Only four different genotypes were derived from native fruits and soil, and 21 from vineyard soil (Supplementary S1 and S2). This translates to low statistical power to test how the niche of isolation affects population structure. Despite this, observations of identical genotypes between niches within, but not between, regions are striking. For example, genotypes recovered from native soil and fruit in the Martinborough region (Waiohine Gorge) were identical to spontaneous ferment isolates recovered 20 km away in Martinborough vineyards but were not found in other NZ regions; three of the genotypes isolated from vineyard soil in the Wairau Valley were identical to isolates from spontaneous ferments sourced in the same region, with one of these vineyard soil genotypes being identical to an isolate from the spontaneous ferment from the same vineyard. FST values between environmental samples (from native soil and fruit and vineyard soil) and spontaneous ferment samples within regions are extremely low (<0.005) and insignificant (P>0.33) with the exception of Martinborough (FST=0.046, P=0.003); however, this FST value is classed as only representing ‘low’ differentiation (Wright, 1978). There is complete overlap of isolates deriving from all niches in a principal component analysis of genetic distances between genotypes (Supplementary Figure S1) and no significant population differentiation between niches within regions using InStruct and subsequent ObStruct analyses (P>0.119, Supplementary Figure S2). Together, this provides no substantial evidence of an effect of niche on population structure within regions. Some of the S. cerevisiae genotypes contributing to spontaneous ferments may have derived from wineries, as opposed to the ‘environment’ (Bokulich et al., 2013). As all of these wineries reside within the same geographic regions the fruit was collected from, these potentially winery derived genotypes form part of the local population we wish to study. Thus, individuals from various niches within regions comprise homogenous populations, and so we combined all genotypes from different niches within regions to form regional populations for further analyses.

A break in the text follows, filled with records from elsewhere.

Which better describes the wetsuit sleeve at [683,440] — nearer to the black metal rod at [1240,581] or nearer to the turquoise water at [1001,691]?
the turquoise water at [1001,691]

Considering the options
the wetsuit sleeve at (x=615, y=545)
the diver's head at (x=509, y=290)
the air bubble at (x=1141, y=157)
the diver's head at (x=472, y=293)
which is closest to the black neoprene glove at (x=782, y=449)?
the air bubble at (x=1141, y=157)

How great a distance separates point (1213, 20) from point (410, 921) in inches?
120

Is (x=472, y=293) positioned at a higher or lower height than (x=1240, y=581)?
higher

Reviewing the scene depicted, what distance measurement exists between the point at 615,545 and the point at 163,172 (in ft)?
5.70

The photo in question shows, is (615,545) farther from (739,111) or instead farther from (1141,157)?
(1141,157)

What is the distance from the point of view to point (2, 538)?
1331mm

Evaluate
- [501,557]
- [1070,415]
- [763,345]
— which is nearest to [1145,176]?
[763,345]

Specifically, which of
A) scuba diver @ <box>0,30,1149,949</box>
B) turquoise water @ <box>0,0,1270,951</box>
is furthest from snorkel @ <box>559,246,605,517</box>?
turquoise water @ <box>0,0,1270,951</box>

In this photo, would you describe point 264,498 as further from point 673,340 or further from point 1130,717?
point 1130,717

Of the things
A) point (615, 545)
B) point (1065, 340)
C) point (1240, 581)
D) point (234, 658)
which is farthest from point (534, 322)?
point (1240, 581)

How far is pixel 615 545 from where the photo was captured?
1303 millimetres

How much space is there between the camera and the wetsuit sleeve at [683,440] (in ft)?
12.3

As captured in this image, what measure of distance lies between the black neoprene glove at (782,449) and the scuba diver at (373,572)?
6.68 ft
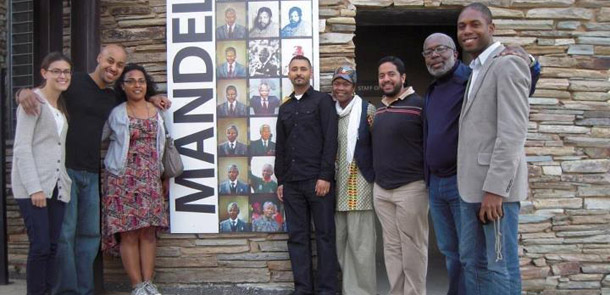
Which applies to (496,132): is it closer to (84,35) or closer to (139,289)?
(139,289)

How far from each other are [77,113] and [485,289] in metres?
3.22

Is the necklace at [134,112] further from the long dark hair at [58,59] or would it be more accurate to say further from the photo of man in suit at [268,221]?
the photo of man in suit at [268,221]

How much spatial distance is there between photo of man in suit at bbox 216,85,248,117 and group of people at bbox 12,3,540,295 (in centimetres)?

Testing for geographic drivers of population structure

There was significant genetic differentiation, as estimated by pairwise FST values, between populations deriving from all six regions (P<0.01), with the exception of those between the Wairau and Awatere Valley’s (FST=0.001, P=0.310). These two valleys comprise the wider Marlborough region and were thus combined to represent one population residing in Marlborough. The subsequent pairwise FST values between regions are shown in Figure 1. A low albeit significant correlation was observed between genetic and geographic distance (Mantel Test: R2=0.181, P<0.001). Population diversity, as estimated by rarefaction analyses to control for uneven numbers of genotypes, differs by as much as threefold between regions (Table 1). Hawke’s Bay and Marlborough harbour the greatest diversity, whereas Nelson and Central Otago the least. Allelic richness across regions is comparable to estimates within one s.d. of each other (Table 1). All eight loci in all regions are significantly out of Hardy–Weinberg equilibrium (P<0.001), and show strong signals for inbreeding; however, outcrossing rates are significantly above zero within each region (Table 1).

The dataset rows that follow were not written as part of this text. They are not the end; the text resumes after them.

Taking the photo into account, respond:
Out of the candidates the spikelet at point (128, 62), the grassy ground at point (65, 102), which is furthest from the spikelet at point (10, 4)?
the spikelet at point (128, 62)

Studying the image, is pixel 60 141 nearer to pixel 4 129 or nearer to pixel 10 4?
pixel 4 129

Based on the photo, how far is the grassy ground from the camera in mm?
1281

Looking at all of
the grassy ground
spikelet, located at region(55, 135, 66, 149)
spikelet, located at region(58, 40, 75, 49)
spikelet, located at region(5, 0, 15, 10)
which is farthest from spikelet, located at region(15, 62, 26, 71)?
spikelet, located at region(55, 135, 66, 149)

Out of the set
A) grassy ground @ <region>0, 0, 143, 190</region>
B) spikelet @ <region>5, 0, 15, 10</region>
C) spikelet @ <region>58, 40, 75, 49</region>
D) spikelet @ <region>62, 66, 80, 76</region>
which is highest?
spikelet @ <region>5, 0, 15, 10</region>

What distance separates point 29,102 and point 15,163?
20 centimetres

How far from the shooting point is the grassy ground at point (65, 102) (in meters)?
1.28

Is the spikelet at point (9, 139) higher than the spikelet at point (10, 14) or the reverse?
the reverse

Table 1 Summary of the populations isolated from each region

Quantifying geographic population structure

InStruct analyses (Gao et al., 2007) indicate the optimal number of populations, given the data are 16. Examination of the ancestry profile plots (Rosenberg, 2004) resulting from this analysis are indicative of population structure by region to some degree (for example, the blocks of green, red and yellow in Nelson, Central Otago and Martinborough, respectively) and are in agreement with the magnitude of the pairwise FST estimates (Figure 1). Subsequent ObStruct analyses revealed that the inferred population structure is significantly correlated with geographic location (R2=0.16, P<0.0001), and this explains about one-sixth of the genetic variability observed. Individuals from the Nelson and Central Otago regions contributed the greatest signal to overall population structure with significant decreases in the R2 values observed when these are removed (R2=Δ−0.05 and Δ−0.02, respectively). The R2 value remained constant when data from Martinborough were removed but increased when Hawke’s Bay and Marlborough data were independently removed (R2=Δ+0.03 for both). Increases in R2 suggest individuals from these regions add noise to any signal for structure (that is, have homogenised not localised populations). Further, canonical discriminant analysis shows that 80% of the variation in ancestry profiles can be represented with the first and second axes, suggesting that most of the variation can be visualised in these graphical representations of the data (Supplementary Figure S3). Ancestry profiles from Central Otago and Nelson cluster the most discretely in these plots, recapitulating that populations from these regions provide the strongest signals for differentiation. Pairwise comparisons between regions all significantly differ (P<0.001 or P=0.06 between Hawke’s Bay and Marlborough), but the R2 values vary from 0.02 to 0.23 (Supplementary Table S3).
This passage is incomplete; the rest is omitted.